研究課題
基盤研究(C)
オステオアクチビンは肝硬変から肝癌が発生するラットモデルの肝臓から単離された遺伝子で、肝障害時にクッパー細胞で発現増強することが知られている。本研究の目的は、オステオアクチビンの障害肝の再生・修復と線維化に及ぼす影響を解析することである。マクロファージ系細胞を用いた実験から、オステオアクチビンはマクロファージへの分化誘導時に発現誘導され、そのほとんどがゴルジ体に、一部が細胞膜に存在することが明らかとなった。しかし、オステオアクチビン発現抑制系および強発現系を用いてマクロファージ機能に及ぼす影響に関する解析を進めている。一方、オステオアクチビン遺伝子を欠損したマウス(オステオアクチビンKOマウス)を作出し、全身またはマクロファージ特異的にオステオアクチビン遺伝子を欠損したマウスを作製した。
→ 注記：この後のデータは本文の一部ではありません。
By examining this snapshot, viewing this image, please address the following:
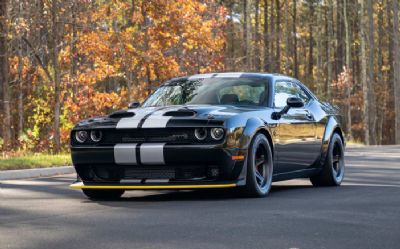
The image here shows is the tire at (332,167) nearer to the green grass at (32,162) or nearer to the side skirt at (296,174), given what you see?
the side skirt at (296,174)

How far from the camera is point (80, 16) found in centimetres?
2788

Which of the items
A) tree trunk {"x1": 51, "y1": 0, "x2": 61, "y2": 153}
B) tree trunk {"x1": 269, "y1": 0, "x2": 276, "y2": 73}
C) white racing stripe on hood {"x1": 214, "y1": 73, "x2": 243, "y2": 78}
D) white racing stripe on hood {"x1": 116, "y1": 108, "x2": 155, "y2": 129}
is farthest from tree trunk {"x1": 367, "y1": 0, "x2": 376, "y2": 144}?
white racing stripe on hood {"x1": 116, "y1": 108, "x2": 155, "y2": 129}

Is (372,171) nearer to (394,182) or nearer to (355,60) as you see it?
(394,182)

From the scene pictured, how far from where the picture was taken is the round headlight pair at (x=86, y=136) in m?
10.2

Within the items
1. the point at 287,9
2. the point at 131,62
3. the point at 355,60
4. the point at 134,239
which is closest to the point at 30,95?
the point at 131,62

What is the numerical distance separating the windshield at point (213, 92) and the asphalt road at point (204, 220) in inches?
44.0

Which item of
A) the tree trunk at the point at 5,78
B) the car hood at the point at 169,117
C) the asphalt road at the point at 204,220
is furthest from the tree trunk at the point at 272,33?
the car hood at the point at 169,117

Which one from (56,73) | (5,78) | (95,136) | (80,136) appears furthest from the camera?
(5,78)

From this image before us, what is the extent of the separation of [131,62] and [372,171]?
12.7m

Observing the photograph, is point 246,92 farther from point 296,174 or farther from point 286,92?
point 296,174

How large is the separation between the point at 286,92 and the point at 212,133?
8.13 ft

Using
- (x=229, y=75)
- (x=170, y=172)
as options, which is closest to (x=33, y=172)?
(x=229, y=75)

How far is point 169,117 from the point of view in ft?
32.7

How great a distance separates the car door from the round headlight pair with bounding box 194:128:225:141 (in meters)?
1.44
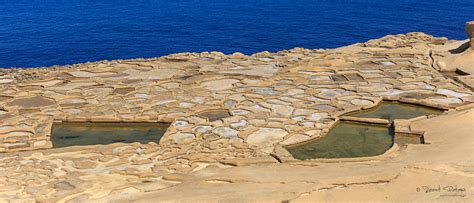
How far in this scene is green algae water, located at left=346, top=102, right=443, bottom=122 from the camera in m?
12.9

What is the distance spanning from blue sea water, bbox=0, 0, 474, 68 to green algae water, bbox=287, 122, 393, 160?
21817 mm

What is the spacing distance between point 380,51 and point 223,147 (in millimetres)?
11278

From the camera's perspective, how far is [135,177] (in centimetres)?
923

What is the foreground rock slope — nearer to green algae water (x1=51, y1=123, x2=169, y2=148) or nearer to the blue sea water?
green algae water (x1=51, y1=123, x2=169, y2=148)

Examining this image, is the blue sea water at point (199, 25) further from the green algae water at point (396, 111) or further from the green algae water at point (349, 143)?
the green algae water at point (349, 143)

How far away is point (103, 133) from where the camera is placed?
12.4 meters

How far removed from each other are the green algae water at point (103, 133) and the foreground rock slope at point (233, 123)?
0.21 metres

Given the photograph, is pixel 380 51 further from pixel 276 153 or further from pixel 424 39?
pixel 276 153

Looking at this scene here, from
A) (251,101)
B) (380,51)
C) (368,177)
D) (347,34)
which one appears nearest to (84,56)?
(347,34)

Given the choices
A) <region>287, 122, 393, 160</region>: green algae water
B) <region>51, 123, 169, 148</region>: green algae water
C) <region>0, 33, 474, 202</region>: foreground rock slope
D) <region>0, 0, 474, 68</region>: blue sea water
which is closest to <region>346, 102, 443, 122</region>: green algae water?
<region>0, 33, 474, 202</region>: foreground rock slope

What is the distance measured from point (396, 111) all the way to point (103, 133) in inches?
277

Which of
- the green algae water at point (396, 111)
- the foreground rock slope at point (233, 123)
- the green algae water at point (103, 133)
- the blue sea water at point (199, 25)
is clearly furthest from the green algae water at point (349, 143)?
the blue sea water at point (199, 25)

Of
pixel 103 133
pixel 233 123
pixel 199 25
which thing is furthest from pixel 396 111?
pixel 199 25

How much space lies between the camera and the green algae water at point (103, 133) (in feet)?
38.7
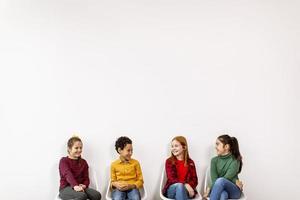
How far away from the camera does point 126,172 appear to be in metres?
3.96

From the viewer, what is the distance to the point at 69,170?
12.8 ft

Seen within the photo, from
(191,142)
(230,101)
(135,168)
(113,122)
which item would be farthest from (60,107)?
(230,101)

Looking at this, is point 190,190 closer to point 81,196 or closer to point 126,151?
point 126,151

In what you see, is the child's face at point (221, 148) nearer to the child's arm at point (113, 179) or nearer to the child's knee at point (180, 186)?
the child's knee at point (180, 186)

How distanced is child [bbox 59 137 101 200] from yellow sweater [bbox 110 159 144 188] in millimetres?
241

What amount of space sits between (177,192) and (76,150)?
98 cm

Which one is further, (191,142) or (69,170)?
(191,142)

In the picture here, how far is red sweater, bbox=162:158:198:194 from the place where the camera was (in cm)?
392

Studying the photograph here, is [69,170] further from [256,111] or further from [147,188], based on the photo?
[256,111]

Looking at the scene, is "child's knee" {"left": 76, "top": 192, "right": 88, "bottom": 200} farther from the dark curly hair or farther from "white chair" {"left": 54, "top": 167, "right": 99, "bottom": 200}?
the dark curly hair

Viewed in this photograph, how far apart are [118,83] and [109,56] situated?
0.90 ft

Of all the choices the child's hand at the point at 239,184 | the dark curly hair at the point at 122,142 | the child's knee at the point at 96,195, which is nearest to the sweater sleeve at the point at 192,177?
the child's hand at the point at 239,184

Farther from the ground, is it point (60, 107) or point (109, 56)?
point (109, 56)


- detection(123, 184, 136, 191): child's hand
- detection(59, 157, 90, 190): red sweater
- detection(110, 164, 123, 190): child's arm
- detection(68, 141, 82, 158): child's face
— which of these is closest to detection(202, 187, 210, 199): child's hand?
detection(123, 184, 136, 191): child's hand
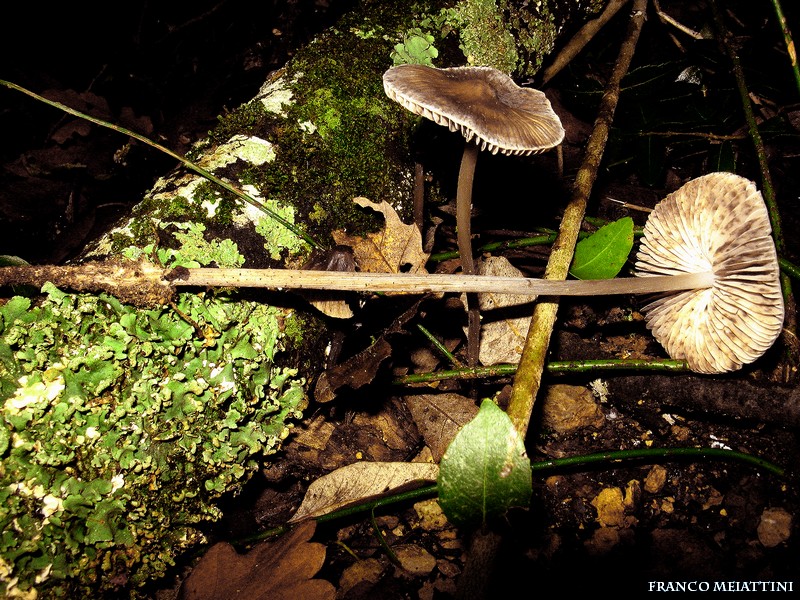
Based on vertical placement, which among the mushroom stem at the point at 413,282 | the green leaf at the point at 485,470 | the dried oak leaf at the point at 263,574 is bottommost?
the dried oak leaf at the point at 263,574

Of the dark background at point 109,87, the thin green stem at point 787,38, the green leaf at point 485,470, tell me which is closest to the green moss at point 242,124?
the dark background at point 109,87

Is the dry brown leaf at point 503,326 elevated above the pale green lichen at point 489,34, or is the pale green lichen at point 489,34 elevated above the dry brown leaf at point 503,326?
the pale green lichen at point 489,34

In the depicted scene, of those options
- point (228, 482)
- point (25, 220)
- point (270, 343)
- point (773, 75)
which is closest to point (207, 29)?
point (25, 220)

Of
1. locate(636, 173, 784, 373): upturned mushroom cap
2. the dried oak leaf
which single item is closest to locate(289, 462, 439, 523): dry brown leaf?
the dried oak leaf

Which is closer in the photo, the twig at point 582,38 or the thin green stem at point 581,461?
the thin green stem at point 581,461

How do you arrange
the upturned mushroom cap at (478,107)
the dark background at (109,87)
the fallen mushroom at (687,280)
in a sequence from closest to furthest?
the fallen mushroom at (687,280) → the upturned mushroom cap at (478,107) → the dark background at (109,87)

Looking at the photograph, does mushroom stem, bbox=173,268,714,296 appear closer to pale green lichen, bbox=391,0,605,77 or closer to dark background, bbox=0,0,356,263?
Answer: pale green lichen, bbox=391,0,605,77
本KOマウスの作出によって、今後種々の疾患動物モデルを用いたin vivo実験系における詳細な解析が可能となった。また、慢性C型肝炎の病態進展に及ぼすオステオアクチビンの影響を明らかにするために、C型感染ウイルス(HCV)抗体陽性者におけるオステオアクチビン遺伝子5'上流領域に存在する二つのSNP(rs858239、rs3757450)を解析した。その結果、rs858239TTおよびrs3757450AG/GGは慢性C型肝炎の持続または病態進展に関与している可能性が示唆された。本研究期間内にオステオアクチビンの役割の全容を解明することはできなかったが、本研究の遂行によって肝障害に引き続く肝臓の再生・修復および肝線維化過程におけるオステオアクチビンの作用が明らかになれば、肝硬変、ひいては肝発癌を抑制する分子標的治療薬の開発や、抗肝炎や障害肝の再生・修復を目的とした探索的創薬につながることが期待される。